■ GOALS
1/ Answer these questions about the article on the 2005 climate report:
(a) How many industrialized nations does the Kyoto Protocol commit to cutting greenhouse gas emissions?
(b) According to NASA's October report, how much warmer than in 1998 was the global average temperature?
(c) Between which two locations did the extensive bleaching occur?
2/ Carry on the article about the 2005 climate report, starting after its final sentence.

■ EXCERPT
Report Says 2005 Will
Be Warmest, Stormiest Year on Record, Likely Due to Global Warming
December 07, 2005 — By Phil Couvrette, Associated Press
MONTREAL — This year is likely to go
down as the hottest, stormiest and driest ever on Planet Earth, making a
strong case for the urgent need to combat global warming, said a report
released Tuesday at the U.N. Climate Change Conference.
The report by the international environmental group WWF said 2005 is
shaping up as the worst ever for extreme weather, with the hottest
temperatures, most Arctic melting, worst Atlantic hurricane season and
warmest Caribbean waters. It's also been the driest year for many
decades in the Amazon, where a drought may surpass anything in the past
century.
The report used data from U.S. government sources and the World
Meteorological Organization. It was released on the sidelines of the
U.N. conference reviewing and upgrading the Kyoto Protocol, an
international treaty that commits 35 industrialized nations to reduce
their greenhouse gas emissions more than 5 percent by 2012.
Kyoto targets carbon dioxide and five other heat-trapping gases blamed
for rising global temperatures and disrupted weather patterns. Many
scientists believe that if the temperatures continue to rise, deadly
extreme weather will continue to kill humans, disrupt lifestyles and
render some animal species extinct.
In October this year, the report noted, NASA reported that the global
average temperature was already 0.1 Fahrenheit warmer than in 1998, the
record year.
Lara Hansen, chief scientist for WWF's Climate Change Program, said
there was more at play than the cyclical patterns explaining the number
of hurricanes this year.
"There is a cyclical signature to hurricanes, but what were seeing now
is even beyond what that cyclical nature would lead us to believe has
happened," Hansen told The Associated Press in a telephone interview
from Washington. She pointed to the failure of the National Hurricane
Center to predict how many hurricanes there would be in 2005.
Last year, the hurricane center predicted 18 to 21 storms, but so many
were recorded that the official naming of them exceeded the Roman
alphabet and had to be supplemented with letters of the Greek alphabet.
Waters in the Caribbean were also hotter for a longer period of time
than previously measured, causing extensive bleaching from Colombia to
the Florida Keys, she said.

Contour labeling entries
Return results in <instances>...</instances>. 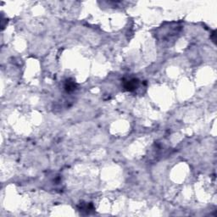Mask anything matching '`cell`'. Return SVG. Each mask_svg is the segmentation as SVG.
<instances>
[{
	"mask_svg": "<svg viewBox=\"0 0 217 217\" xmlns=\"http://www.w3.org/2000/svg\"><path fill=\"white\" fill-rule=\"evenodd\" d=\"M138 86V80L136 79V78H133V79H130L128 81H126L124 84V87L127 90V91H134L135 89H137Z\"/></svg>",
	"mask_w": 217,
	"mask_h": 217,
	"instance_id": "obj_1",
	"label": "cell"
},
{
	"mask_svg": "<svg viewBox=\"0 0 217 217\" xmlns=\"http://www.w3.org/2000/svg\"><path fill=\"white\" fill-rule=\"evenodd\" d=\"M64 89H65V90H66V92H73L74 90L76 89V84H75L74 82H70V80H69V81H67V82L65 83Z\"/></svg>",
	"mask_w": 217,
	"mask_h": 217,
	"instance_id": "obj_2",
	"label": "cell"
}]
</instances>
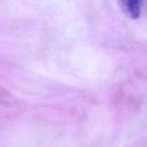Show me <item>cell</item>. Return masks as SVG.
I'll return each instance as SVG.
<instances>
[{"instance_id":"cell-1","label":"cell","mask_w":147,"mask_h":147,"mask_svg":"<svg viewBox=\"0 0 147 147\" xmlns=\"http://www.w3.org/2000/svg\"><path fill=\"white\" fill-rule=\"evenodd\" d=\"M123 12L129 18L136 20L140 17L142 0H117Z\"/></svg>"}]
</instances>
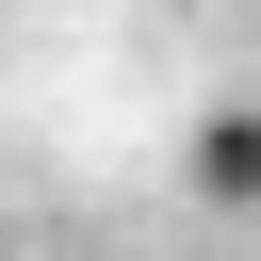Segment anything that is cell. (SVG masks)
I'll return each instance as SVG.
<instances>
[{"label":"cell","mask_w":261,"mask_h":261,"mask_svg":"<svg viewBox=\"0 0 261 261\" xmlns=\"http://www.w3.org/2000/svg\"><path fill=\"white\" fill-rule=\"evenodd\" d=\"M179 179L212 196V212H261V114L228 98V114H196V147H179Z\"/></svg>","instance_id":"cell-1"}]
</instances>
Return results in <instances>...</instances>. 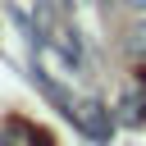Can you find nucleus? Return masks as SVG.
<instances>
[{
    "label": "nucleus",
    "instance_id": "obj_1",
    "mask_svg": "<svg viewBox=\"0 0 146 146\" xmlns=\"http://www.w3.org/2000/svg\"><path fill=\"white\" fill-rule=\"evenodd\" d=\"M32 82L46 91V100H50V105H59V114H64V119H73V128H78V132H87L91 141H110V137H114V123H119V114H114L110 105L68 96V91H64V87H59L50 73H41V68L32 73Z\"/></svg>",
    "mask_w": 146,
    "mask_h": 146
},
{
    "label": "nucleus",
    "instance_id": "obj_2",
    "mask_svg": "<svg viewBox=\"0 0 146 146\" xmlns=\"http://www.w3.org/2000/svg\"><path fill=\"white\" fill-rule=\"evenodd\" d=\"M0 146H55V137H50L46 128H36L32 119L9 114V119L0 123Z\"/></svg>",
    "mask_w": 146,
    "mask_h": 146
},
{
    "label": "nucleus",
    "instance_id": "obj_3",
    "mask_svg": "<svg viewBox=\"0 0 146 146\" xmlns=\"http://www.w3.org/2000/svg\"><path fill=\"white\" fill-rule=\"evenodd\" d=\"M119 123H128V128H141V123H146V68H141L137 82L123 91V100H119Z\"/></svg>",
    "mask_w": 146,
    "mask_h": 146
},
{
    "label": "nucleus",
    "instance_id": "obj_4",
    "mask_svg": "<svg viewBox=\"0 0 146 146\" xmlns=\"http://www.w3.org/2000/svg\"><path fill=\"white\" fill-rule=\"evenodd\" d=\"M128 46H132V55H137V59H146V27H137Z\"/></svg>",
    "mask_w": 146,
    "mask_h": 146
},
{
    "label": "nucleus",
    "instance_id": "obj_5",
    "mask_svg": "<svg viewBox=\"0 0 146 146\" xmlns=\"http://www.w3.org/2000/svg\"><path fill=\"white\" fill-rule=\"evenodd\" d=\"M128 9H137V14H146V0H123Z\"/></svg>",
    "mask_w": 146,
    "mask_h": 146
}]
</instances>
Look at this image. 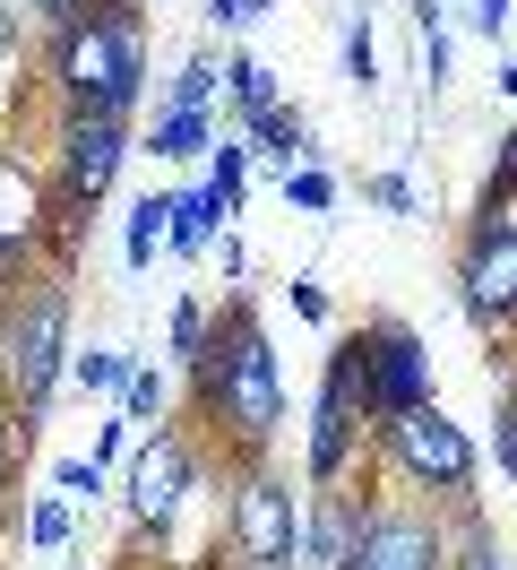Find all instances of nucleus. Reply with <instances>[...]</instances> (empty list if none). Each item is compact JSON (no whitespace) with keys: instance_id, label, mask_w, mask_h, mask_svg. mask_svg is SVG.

■ RESPONSES TO THE EXERCISE
1/
(a) 35
(b) 0.1 Fahrenheit
(c) From Colombia to the Florida Keys

2/
Consequences also are being felt up North, where the smallest area of
Arctic sea ice ever was recorded in September -- 500,000 square miles
(1295,000 square kilometers) smaller than the historic average -- and a
9.8 percent decline, per decade, of perennial sea ice cover, the report
said.
The numbers echo concerns of Canada's Inuit, who in their own report
issued last week observed eroding shorelines, thinning ice and losses of
hunting and polar bears, all having a major impact on their lives.
Hansen said some predictions indicate that the Arctic North could become
ice-free by the end of the century, even possibly by mid-century.
"The rate at which we are losing sea ice goes beyond the normal models
of what we would think would be happening," she said.
With so many environmental flash points, Hansen said the world must
accept the urgency of preventing global warming, despite the lack of
leadership from Washington.
"The most impact, the most quickly, with the longest guarantee of
success is reducing greenhouse gas emissions from the burning of fossil
fuel," she said.
The United States, which produces one-fourth of the world's pollution,
has refused to join the Kyoto Protocol, resisting any binding
commitments to curb global warming by capping industrial emissions of
greenhouse gases, saying it would harm the U.S economy.
U.S. President George W. Bush instead has called for an 18 percent
reduction in the U.S. growth rate of greenhouse gases by 2012 and
commits about US$5 billion (euro4.3 billion) a year to global warming
science and technology.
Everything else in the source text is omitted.